The toys of the children in affluent families are of a different scale. The two toddlers of one family will likely inherit their Dad's passion for trains, which he inherited from his father. In this case however, Dad isn't constructing elaborate scale railroad sets with plastic buildings on a plywood platform in a corner of the family room.
These trains are full-size locomotives and historically important Pullman cars stored in a very full-size warehouse and brought out for special private trips up and down the East Coast.
Just as these kids will need to grow up and receive special training to operate this inheritance, they and all children of high-net-worth families need a financial education to manage the more traditional aspects of wealth. When that doesn't happen, adolescents and young adults can develop difficult and immature relationships with money matters that can amplify emotional problems from a challenging childhood. Psychologists who have studied wealthy young people and their emotional development have observed several roadblocks to a fulfilling life: lack of motivation, difficulty with self discipline, low self-esteem, general boredom, suspiciousness, difficulty using power effectively, among others.
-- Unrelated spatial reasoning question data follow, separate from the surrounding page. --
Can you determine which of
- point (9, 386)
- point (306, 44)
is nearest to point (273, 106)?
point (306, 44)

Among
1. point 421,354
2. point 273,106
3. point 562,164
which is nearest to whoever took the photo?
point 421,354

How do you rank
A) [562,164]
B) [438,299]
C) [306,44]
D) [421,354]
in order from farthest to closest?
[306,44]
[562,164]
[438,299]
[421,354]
Every advisor who has worked with wealthy families will have observed cases of unhappy children–and parents in need of guidance to help improve the situation. Professionals who counsel affluent families and their children have remarked how parents may want to be helpful, but they are often at a loss about how to be–and when they try, their attempts often backfire to worsen the situation or the relationship with the troubled child. With an advanced planning approach to financial planning, a psychologist would join the team if the client family requires counseling. When the children are younger, advisors can also incorporate the topic of financial education as part of the discovery process. Simple, direct questions can help launch a conversation.
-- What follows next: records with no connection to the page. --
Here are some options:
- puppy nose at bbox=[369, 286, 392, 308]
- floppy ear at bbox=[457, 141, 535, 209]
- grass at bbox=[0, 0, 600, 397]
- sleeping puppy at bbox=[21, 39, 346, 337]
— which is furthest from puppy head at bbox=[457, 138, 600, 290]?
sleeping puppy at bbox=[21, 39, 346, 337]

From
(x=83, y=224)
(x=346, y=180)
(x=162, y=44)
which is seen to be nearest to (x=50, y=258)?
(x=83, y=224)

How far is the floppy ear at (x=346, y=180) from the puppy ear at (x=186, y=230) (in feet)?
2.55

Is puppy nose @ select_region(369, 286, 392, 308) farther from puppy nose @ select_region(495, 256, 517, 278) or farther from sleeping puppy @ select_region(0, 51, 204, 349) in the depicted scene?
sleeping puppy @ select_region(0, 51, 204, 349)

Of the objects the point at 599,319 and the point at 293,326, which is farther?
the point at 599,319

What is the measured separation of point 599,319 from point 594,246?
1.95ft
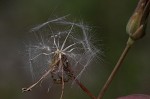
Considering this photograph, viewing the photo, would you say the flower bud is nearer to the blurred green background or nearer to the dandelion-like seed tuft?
the dandelion-like seed tuft

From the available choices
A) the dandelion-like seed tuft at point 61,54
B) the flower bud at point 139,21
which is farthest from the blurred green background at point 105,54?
the flower bud at point 139,21

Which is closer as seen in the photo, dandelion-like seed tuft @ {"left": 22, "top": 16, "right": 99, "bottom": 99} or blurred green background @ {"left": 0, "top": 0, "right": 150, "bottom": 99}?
dandelion-like seed tuft @ {"left": 22, "top": 16, "right": 99, "bottom": 99}

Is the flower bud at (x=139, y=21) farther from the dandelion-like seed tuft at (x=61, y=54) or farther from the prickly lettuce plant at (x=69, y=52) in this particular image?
the dandelion-like seed tuft at (x=61, y=54)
"Starting those conversations with clients can be one of the most important things that advisors do," says James Grubman, PhD, Family Wealth Consulting, Turners Falls, Massachusetts, a psychologist who specializes in working with affluent families and their advisors. "Advisors can be a tremendous resource for their clients. Most parents and grandparents don't know what's out there for guidance about things like allowances and financial literacy training. They need somebody who can point the way. Some of the best anecdotes I've heard from advisors have to do with when they did have those conversations, and particularly for client kids say in the 10- to 13-year-old range. Then they hear stories maybe five, six years later about how that teenager or college age kid is down to earth and much more responsible compared to his peers. The clients are just so proud to know that they helped their kid be prepared for adult life."
Without Life Skills
Material abundance and privileged access to a private education supports a rarified upbringing for the children of affluence, but any advisor to the wealthy can recount many client stories of kids with drug dependency, emotional issues, and a general immaturity about money matters. Parents who are first-generation wealthy, having created their wealth by their own drive and talents, often exert that same determination when taking on the task of child raising–with sometimes less success. Psychologists have noted the highly competitive lives of many wealthy families–and that performance in all pursuits (academic, sport, art, etc.)–success is the expected norm, average is not acceptable, and true failure is unfathomable. Given the highly social lives of these families, such achievements–or lack of them–are highly visible with other families and childhood peers. Prepping at Andover and captaining the football team, graduating from Harvard, then attending Columbia Journalism School to launch a TV anchor career provides the requisite points and trajectory. Sliding through second-level schools and supporting oneself in a low-level publishing job while writing a novel that never gets published does not. Confronted with pressures to perform well in all aspects of life, many children develop symptoms from the stress–insomnia, anxiety, depression, headaches, etc.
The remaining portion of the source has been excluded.